Néanmoins, Paik devait être enthousiasmé par la nouvelle technologie. Bien qu'on ne sache pas encore comment il se rendait physiquement de la ville aux laboratoires de la campagne du New Jersey, il s'y rend tous les trois ou quatre jours à l'automne 1967. Il commence ensuite à s'y rendre moins souvent.
«Il était frustré parce que c'était trop lent et pas assez intuitif», dit Zinman. «Paik a été très rapide. Il a dit une fois que ses doigts travaillaient plus vite que n’importe quel ordinateur. Il pensait que l'ordinateur allait révolutionner les médias - et il avait raison - mais il n'a pas aimé. "
Puis il a cessé complètement.
"Cela l'a mis à rude épreuve financière", dit Mansfield. «Paik était un artiste actif qui vendait des œuvres d'art pour vivre et achetait également sa propre technologie. Il était en train de se laisser distraire par ses œuvres électroniques. ”
Néanmoins, le travail de Paik aux Bell Labs était important.

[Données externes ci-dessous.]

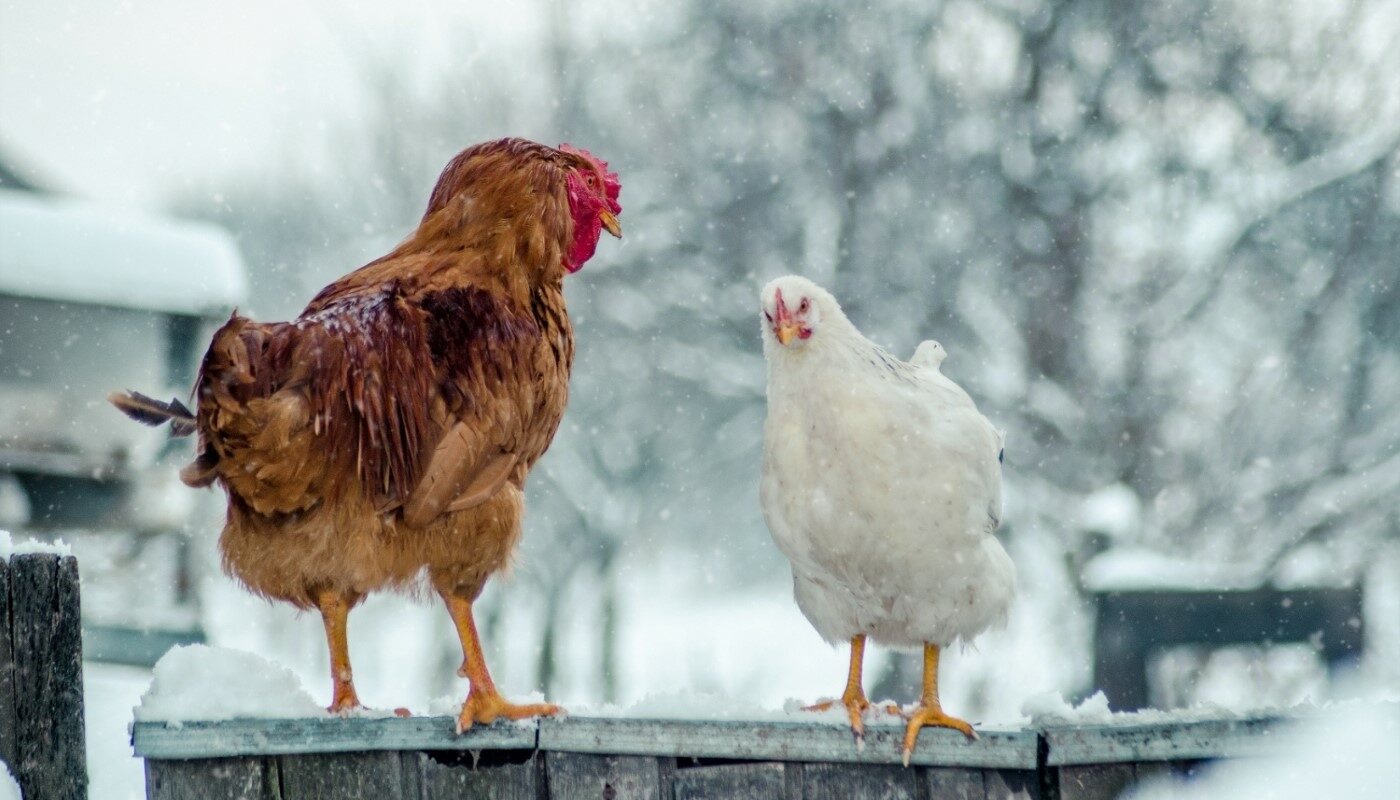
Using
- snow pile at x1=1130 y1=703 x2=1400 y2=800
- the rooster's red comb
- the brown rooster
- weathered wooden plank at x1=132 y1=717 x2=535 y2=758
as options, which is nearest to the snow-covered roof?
the rooster's red comb

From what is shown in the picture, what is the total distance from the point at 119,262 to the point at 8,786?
11.4m

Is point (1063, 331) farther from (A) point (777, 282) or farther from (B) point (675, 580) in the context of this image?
(A) point (777, 282)

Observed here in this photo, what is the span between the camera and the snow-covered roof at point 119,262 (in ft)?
41.3

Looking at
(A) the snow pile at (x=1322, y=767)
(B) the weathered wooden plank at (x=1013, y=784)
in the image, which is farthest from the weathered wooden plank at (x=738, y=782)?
(A) the snow pile at (x=1322, y=767)

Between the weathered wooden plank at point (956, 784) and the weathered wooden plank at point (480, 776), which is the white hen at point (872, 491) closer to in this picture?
the weathered wooden plank at point (956, 784)

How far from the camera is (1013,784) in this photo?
269cm

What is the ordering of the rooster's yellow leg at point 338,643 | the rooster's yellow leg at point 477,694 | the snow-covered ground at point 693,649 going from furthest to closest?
the snow-covered ground at point 693,649, the rooster's yellow leg at point 338,643, the rooster's yellow leg at point 477,694

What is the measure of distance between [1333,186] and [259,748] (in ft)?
32.6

"Son idée était de démonter les choses", dit Zinman. «Il était enjoué, intéressé à perturber les schémas. Il souhaitait repenser le fonctionnement des médias, tout comme il souhaitait que la télévision soit un appareil de communication bidirectionnel, qui allait et venait. Il était en train de créer un moyen pour que les gens prennent le contrôle des médias, au lieu d'être passif. "
Noll ajoute: «Les laboratoires de téléphonie Bell étaient un endroit formidable pour permettre à de tels artistes d’avoir accès. Je travaille sur la documentation de la bataille entre la direction de Bell Labs et une personne d'AT & T qui s'est opposée au travail dans le domaine de l'art informatique et dans d'autres domaines que cette personne a jugés «auxiliaires». En fin de compte, le plus haut dirigeant - William O. Baker - a décidé d'ignorer AT & T et de suivre le défi d'AG Bell consistant à «quitter les sentiers battus à l'occasion et plonger dans les bois».
Paik n'a jamais été aussi populaire. Il a récemment présenté son travail à la galerie James Cohan à New York; il a fait l'objet d'un stand entier à la récente Art Fair de New York et a également participé à un stand à la European Fine Art Fair cette année à Maastricht, aux Pays-Bas. Ses œuvres se vendent - et pour des centaines de milliers de dollars chacune. Il semble qu'une autre génération redécouvre le père de l'art vidéo et l'embrasse de tout cœur.
Etude 1 avec l' horloge de télévision récemment récupérée fera ses débuts dans l'exposition Watch This! Revelations in Media Art, qui s'ouvre au Smithsonian American Art Museum jusqu'au 7 septembre 2015, présente des œuvres de Cory Arcangel, de Hans Breder, de Takeshi Murata, de Bruce Nauman et de Bill Viola, parmi des dizaines d'autres comprennent les films 16 mm, le cinéma assisté par ordinateur, les installations en circuit fermé, l’animation numérique et les jeux vidéo. Pour en savoir plus sur la découverte par le musée de l'œuvre sur Eye Level , consultez l'article "Computers and Art" du conservateur Michael Mansfield .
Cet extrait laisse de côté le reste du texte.